Chinese families increasingly are seeking unique - sometimes English - names for their children, and this has outraged traditionalists.

A henan Province man who wants to name his son Hu D (English letter 'D') has been opposed by hospital and public security authorities. But he and others say he has the right to name his child whatever he wishes.

The father says the unusual name may give his son the inspiration to innovate and be creative.

As society diversifies and individual freedom increases, Chinese parents are racking their brains to give what is often their only child a unique first name.

In dengfeng city, 700 kilometers south of Beijing, the Henan father named his newborn son "Hu D" - Hu is the surname and the English letter "D" was to be the newborn's given name.

The father, Hu Yu (not his real name), said he named his son Hu D, hoping his son would have a desire to be creative as he grew up.

But the father could not get this unconventional name recognized. The hospital where the baby was born refused to issue a medical certificate. The local police station said it would not register the name.

The father was bewildered. "I gave my son this name in the hope that he would be able to create and innovate when he grew up. Moreover, this name is out of the ordinary and easy to remember and write down," said Hu, citing the name "Ah Q" to explain the rationale behind Hu D.
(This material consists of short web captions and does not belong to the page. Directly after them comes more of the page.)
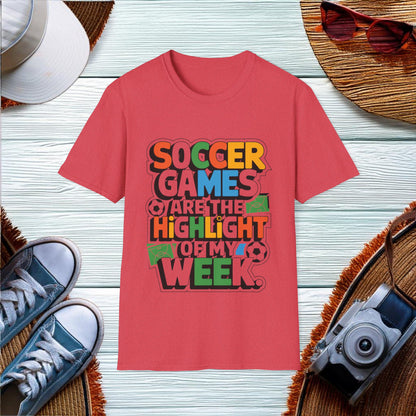 Soccer Enthusiasm T-Shirt - Location: United States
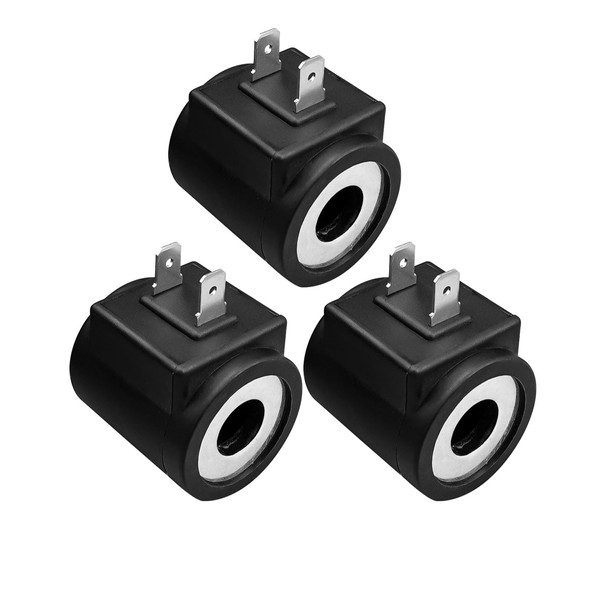 Vaticas Snow Plow Control Valve Coil with 1/4inch Spades Fit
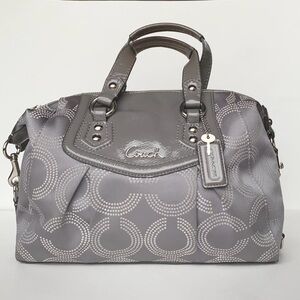 Coach Purse - Grey - Authentic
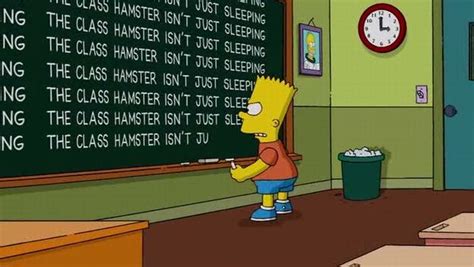 Bart Simpson Chalkboard Writings Part 2 Gallery Ebaums World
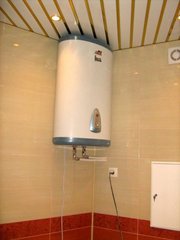 Установить и подключить водонагреватель в Омске,  т.33-79-97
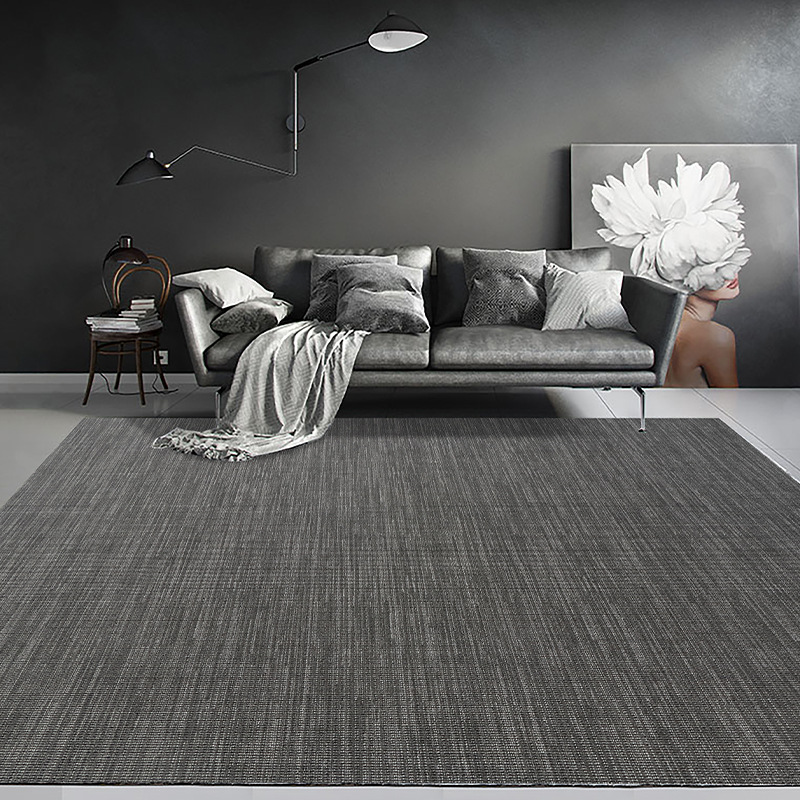 Fábrica de fuente alfombra doméstica dormitorio sala de estar mantas de mesa de té lana resistente a la suciedad fácil de manejar grosor de gran área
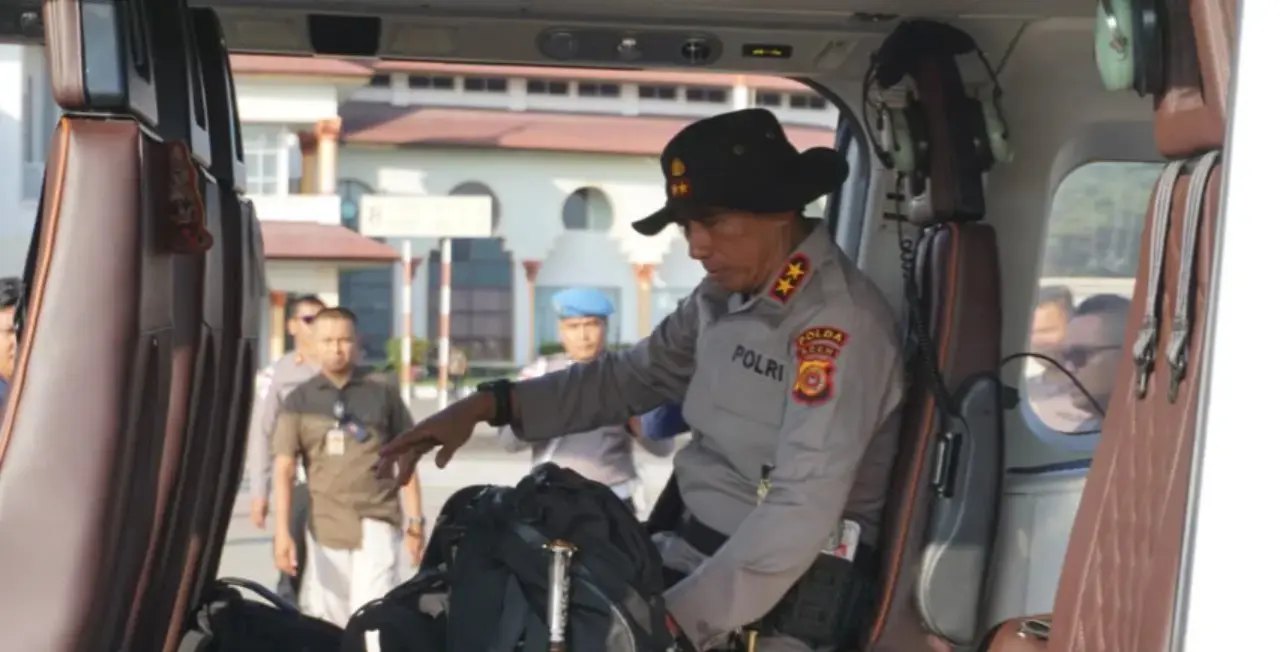 aceh-regional-police-chief-flew-to-aceh-tamiang-to-oversee-the-permanent-housing-land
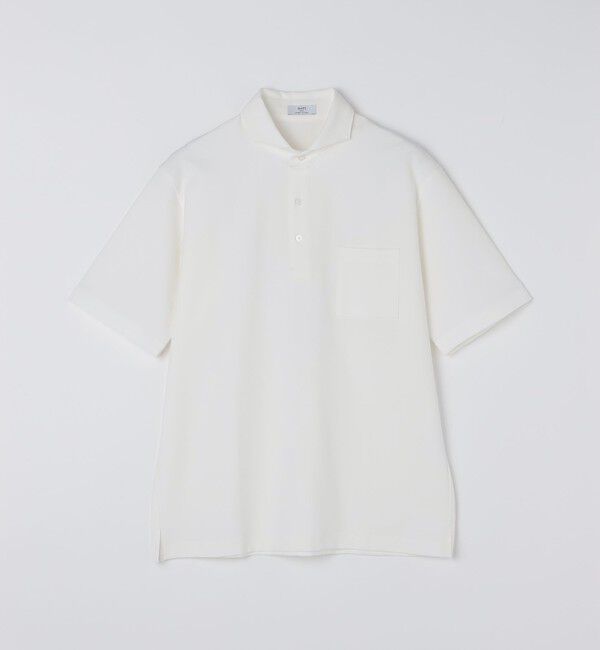 SHIPS Colors 「《予約》SHIPS Colors:〈吸水速乾・遮熱〉AVANT(R) 3D ポンチ ポロシャツ◆」|ポロシャツ|オフホワイト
Ah q was a character portrayed by Lu Xun (1881-1936), one of the most influential writers in China in the 20th century, in his famous short story, "The True Story of Ah Q."

Hospital administrator Dr Li said his institution had consulted public security authorities about newborns' registrations. "We think it is better to name newborns with simplified Chinese characters instead of rare and strange characters," said Li.
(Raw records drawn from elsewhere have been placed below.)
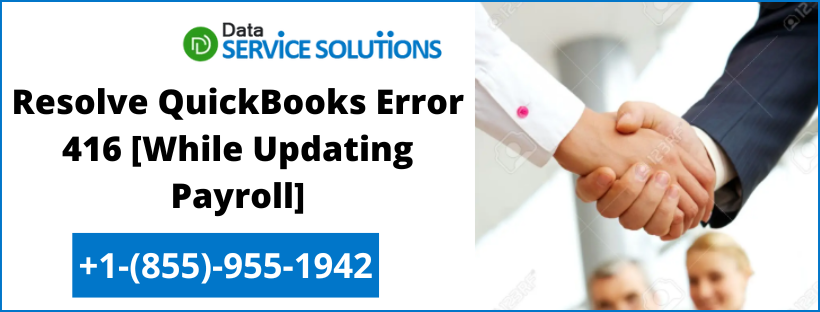 QuickBooks Payroll Update Error 416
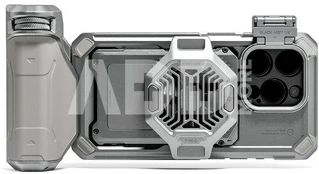Khronos iPhone 15 Pro Advanced Kit - Titanium White with battery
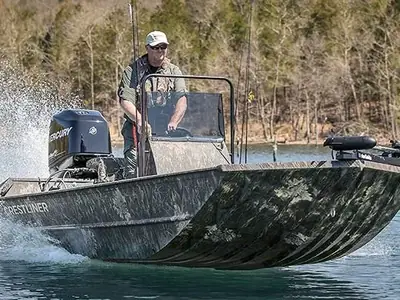 Crestliner 1870 Retriever Fcc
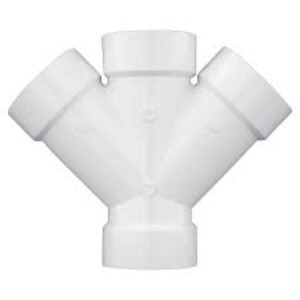 Double Wye (ALL HUB) 3"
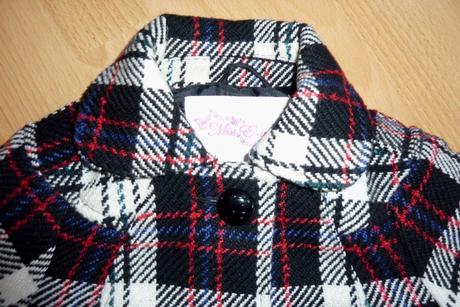 E-vie angel bolero, kabát, v. 122 / aj pre 1 rokov, 122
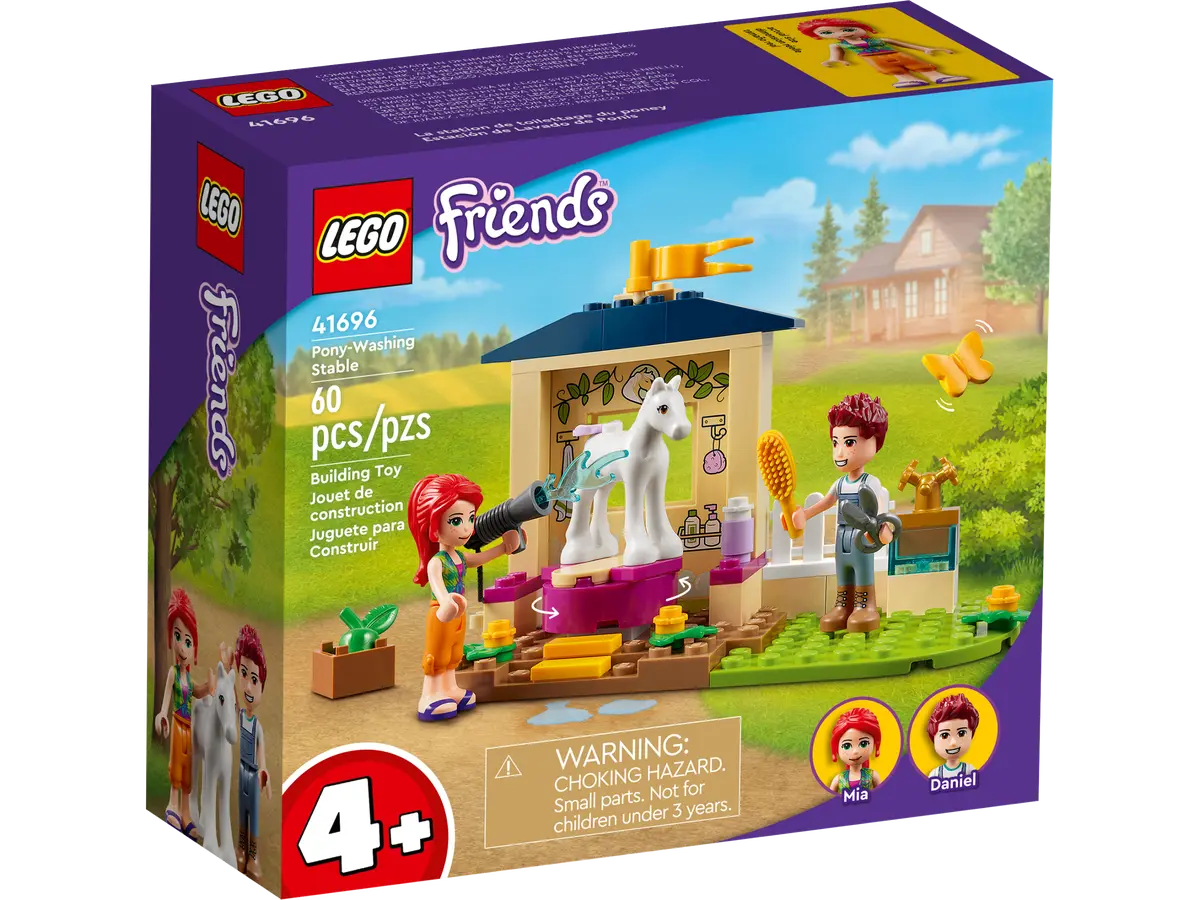 LEGO Pony-Washing Stable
A public security spokeswoman said the nation's Public Security Ministry forbids Chinese from using English names when registering their residence and providing other official information.

"If it is an English name, it should be replaced with the proper Chinese equivalent," she said.

A staff member with the Zhengzhou Public Security Department, in the provincial capital, said the computer system used for name registration would not recognize an English name.

After running into so many snags, "Hu D"s father had no choice but to change his son's name into one with two Chinese characters - Hu Di. However, he said he would not give up on the original name of Hu D. "When I find out the laws and regulations to support the original name, I will apply to have it revised," he said.

While the name caused trouble for the father, it also triggered social debate.

A zhengzhou-based middle school teacher, speaking anonymously, said the name looked more like a nonsense than a valid creation.

"There are over 40,000 Chinese characters, with attractive shapes and pronunciation. Why give a name that consists of an English letter? If I had to call out his name someday, I would be wondering whether I was reading Chinese pinyin or spelling out English phrases," he said.

Others sided with the father. Lawyer Chen Guangtao said there was no law or regulation on processing a birth certificate and registering a name such as Hu D.

"Giving a name is a question of personal right and freedom. If the name doesn't violate principles or humiliate people, it could be used," said Chen.